## 課題
対象の文章について、次の問いに答えてください。
1. 『悠久の車輪』の今いちばん大きな問題は何ですか。
2. 『三国志大戦』で対戦相手が時間内に見つからなかったのは、およそ何回のうち何度ですか。
3. 対戦相手がいないことがほとんどないのは、何のおかげだと書かれていますか。

『世界樹の迷宮2』と『バンガイオー魂』

kodamatsukimi2008-04-10



・ところで『悠久の車輪』の現状最大問題点は
 全国対戦モードで対戦相手が見つからないことなのです。
 回線の調子以上に、遊んでいるひとが少ないのだ。
 遊んでいるひとの総数が少ないままだと面白いゲームでも楽しめなくなる。
 これぞ21世紀のゲームにおける真実なんである。


・『三国志大戦』だと対戦相手が時間内に見つからなかったということは
 これまで2000回くらいで1度しか起こったことがございません。
 しかしこれは、思えば凄いことである。
 丁度折り良く日本のどこかの誰かが、自分と同じくしてお金を入れなければならない。
 さらにその相手が同じくらいのゲーム内ランクでなければつながらない。
 それでいて相手がいないということが殆どない。
 偶然という言葉で表したくなるほど有り得なく思えるけれど
 遊ぶひとの多さが、その有り得なさを解決してくれているのである。

## 項目一覧
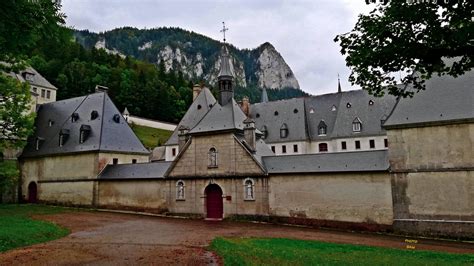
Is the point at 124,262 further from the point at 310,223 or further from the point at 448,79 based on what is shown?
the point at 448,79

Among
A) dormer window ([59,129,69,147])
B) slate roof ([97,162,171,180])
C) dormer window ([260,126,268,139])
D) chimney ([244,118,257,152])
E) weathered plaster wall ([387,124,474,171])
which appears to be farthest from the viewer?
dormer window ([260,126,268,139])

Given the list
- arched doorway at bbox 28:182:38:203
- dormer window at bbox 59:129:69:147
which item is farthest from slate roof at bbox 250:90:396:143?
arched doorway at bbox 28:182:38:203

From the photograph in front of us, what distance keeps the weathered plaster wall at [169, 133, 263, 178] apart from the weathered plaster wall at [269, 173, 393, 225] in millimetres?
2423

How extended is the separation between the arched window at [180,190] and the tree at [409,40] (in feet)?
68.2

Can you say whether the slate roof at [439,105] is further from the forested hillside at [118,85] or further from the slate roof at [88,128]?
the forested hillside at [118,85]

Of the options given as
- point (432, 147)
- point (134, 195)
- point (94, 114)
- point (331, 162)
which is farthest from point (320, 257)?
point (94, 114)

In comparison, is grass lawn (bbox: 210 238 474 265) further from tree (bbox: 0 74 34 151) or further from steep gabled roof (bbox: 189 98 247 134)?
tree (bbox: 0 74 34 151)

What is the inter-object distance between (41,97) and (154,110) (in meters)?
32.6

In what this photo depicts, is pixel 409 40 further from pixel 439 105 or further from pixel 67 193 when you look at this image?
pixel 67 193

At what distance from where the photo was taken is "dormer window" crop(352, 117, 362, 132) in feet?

...

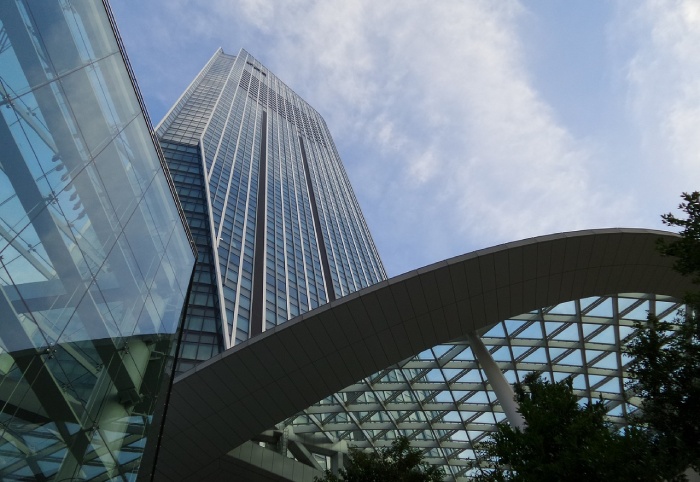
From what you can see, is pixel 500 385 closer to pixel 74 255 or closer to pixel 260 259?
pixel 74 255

## 回答全文
1. 全国対戦モードで対戦相手が見つからないことです。
2. 2000回くらいのうち1度です。
3. 遊ぶひとの多さです。